AIM OF THE TASK — Pull every line containing "adsl" from the listing below.

======== RECORDS TO USE ========

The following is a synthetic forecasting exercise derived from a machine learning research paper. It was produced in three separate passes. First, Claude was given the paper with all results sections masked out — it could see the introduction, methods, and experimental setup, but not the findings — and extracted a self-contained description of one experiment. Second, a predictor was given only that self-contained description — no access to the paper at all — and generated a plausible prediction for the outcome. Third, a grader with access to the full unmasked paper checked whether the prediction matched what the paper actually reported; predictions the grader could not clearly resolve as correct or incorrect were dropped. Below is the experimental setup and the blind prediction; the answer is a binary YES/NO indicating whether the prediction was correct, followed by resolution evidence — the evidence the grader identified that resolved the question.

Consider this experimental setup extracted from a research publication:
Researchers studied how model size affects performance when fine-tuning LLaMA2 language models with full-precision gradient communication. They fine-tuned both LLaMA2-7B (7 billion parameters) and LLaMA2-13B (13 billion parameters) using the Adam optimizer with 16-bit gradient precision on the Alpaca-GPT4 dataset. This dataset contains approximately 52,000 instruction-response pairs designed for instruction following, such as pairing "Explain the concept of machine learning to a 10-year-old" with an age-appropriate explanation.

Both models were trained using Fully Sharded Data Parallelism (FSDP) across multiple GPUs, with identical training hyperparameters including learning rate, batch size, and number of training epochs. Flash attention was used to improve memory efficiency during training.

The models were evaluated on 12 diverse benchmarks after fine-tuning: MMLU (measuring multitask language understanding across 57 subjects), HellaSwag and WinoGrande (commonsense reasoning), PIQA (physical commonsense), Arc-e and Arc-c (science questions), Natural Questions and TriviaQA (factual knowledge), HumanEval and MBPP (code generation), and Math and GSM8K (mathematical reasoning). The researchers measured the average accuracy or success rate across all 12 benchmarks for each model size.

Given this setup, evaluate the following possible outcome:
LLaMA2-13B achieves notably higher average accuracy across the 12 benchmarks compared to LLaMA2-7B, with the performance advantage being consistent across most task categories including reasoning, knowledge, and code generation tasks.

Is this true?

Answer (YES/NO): YES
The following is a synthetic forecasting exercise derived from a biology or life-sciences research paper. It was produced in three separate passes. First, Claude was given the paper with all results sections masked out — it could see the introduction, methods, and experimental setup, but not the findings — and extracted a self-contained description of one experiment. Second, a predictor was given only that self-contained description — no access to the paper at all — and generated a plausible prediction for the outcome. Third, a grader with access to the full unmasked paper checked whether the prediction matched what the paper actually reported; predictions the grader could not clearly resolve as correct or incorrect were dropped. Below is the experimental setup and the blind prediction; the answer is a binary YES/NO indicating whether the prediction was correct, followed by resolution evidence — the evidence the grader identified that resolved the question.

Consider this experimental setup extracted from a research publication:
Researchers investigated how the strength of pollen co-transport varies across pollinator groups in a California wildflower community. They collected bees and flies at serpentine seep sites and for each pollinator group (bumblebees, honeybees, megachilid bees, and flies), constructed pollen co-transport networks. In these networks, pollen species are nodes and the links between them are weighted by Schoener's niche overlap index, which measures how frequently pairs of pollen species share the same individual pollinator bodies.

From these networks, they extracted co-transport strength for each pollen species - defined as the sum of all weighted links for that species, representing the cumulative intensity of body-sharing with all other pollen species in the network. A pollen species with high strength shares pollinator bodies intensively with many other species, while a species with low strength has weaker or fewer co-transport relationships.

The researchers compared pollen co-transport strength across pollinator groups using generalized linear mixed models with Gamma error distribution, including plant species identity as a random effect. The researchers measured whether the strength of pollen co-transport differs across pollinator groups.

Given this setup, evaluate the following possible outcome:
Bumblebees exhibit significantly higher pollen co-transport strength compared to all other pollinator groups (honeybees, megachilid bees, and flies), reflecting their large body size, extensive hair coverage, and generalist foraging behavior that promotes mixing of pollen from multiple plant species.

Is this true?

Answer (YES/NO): NO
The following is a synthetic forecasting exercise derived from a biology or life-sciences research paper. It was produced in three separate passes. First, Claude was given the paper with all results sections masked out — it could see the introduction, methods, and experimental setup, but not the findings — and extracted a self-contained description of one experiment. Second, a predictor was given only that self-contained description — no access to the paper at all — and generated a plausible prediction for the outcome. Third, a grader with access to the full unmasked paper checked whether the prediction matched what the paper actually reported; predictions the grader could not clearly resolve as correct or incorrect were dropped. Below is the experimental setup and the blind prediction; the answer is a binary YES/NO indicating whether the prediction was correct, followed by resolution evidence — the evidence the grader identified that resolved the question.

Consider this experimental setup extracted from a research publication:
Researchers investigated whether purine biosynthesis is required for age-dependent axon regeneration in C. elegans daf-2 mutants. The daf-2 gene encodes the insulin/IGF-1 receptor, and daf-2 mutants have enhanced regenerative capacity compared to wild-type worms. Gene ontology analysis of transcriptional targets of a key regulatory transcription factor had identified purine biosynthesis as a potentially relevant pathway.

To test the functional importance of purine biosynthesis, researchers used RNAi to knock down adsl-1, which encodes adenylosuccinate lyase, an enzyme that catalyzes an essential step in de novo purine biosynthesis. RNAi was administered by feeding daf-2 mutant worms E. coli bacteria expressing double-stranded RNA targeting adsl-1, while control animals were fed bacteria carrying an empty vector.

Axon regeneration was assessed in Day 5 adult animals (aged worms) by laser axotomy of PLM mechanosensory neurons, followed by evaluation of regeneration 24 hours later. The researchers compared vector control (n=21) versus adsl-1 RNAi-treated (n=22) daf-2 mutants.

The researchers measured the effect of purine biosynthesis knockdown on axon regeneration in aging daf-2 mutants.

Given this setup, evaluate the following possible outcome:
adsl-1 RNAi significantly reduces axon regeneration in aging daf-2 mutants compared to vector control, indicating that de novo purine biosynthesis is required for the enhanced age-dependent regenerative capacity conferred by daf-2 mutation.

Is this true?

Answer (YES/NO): YES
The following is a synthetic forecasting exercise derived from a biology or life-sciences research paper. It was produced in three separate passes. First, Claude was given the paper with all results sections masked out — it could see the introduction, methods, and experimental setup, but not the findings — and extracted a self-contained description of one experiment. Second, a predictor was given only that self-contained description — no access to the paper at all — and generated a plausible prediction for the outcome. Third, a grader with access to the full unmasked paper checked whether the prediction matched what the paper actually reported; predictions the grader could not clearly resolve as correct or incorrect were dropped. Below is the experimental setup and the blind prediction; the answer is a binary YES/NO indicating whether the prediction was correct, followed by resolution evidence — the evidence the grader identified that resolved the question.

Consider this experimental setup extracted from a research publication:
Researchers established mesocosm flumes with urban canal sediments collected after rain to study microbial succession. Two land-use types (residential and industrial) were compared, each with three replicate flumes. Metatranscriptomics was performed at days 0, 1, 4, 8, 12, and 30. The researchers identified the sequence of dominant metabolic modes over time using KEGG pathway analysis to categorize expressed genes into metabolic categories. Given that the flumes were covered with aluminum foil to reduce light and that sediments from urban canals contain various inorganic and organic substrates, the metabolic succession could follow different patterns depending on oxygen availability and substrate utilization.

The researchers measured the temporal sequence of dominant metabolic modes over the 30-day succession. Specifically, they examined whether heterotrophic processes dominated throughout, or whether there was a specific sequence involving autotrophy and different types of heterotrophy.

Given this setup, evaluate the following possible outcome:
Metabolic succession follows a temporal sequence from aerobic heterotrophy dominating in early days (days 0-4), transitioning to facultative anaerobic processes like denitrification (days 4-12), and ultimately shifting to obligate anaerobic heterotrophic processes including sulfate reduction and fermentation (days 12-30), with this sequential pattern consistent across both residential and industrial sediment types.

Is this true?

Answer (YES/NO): NO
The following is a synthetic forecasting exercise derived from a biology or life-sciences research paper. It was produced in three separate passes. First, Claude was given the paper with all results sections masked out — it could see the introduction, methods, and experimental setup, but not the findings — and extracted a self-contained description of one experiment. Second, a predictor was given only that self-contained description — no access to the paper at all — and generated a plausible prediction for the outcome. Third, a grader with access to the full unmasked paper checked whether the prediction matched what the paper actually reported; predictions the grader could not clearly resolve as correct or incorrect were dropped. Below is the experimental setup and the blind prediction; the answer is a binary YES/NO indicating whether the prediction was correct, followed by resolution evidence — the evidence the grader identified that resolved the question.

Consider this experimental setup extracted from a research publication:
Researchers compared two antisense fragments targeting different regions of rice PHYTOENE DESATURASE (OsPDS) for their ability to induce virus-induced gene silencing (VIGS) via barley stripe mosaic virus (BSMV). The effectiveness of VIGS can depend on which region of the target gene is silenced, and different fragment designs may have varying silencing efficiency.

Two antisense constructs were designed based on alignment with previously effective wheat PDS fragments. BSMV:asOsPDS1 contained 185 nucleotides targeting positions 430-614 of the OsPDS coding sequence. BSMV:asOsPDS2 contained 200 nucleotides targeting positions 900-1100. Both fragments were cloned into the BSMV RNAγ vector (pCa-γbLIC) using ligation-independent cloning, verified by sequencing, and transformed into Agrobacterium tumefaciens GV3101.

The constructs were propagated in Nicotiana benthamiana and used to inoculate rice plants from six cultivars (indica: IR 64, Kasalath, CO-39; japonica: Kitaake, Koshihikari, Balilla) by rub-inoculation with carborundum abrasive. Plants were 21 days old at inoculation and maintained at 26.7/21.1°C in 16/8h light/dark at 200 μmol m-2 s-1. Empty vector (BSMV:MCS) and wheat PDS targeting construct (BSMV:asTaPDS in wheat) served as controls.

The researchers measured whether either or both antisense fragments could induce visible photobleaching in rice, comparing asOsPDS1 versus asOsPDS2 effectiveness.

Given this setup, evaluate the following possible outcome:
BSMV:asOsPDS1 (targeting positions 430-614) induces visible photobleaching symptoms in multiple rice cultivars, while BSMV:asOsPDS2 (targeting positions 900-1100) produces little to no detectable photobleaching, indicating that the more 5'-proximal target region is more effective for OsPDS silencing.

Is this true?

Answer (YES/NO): NO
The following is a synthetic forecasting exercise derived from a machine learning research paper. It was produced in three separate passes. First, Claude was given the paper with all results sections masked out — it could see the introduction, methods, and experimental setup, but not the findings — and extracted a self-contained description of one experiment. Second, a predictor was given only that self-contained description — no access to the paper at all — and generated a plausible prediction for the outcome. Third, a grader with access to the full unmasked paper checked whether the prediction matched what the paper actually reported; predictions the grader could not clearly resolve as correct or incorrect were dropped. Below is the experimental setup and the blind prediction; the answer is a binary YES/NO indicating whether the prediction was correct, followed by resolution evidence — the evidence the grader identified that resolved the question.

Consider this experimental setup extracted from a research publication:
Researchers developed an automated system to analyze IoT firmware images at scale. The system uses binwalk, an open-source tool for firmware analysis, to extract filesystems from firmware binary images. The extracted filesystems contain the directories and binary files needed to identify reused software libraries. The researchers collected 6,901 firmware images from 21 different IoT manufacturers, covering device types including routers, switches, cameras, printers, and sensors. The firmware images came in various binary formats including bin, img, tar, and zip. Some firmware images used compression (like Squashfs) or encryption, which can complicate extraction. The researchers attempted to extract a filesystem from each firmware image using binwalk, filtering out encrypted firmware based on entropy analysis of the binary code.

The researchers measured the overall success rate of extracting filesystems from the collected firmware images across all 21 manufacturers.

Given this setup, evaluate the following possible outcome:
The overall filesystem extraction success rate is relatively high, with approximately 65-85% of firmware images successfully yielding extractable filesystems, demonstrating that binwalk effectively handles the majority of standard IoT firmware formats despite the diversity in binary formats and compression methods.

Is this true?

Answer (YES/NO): NO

========

YOUR RESPONSE —
To test the functional importance of purine biosynthesis, researchers used RNAi to knock down adsl-1, which encodes adenylosuccinate lyase, an enzyme that catalyzes an essential step in de novo purine biosynthesis. RNAi was administered by feeding daf-2 mutant worms E. coli bacteria expressing double-stranded RNA targeting adsl-1, while control animals were fed bacteria carrying an empty vector.
Axon regeneration was assessed in Day 5 adult animals (aged worms) by laser axotomy of PLM mechanosensory neurons, followed by evaluation of regeneration 24 hours later. The researchers compared vector control (n=21) versus adsl-1 RNAi-treated (n=22) daf-2 mutants.
adsl-1 RNAi significantly reduces axon regeneration in aging daf-2 mutants compared to vector control, indicating that de novo purine biosynthesis is required for the enhanced age-dependent regenerative capacity conferred by daf-2 mutation.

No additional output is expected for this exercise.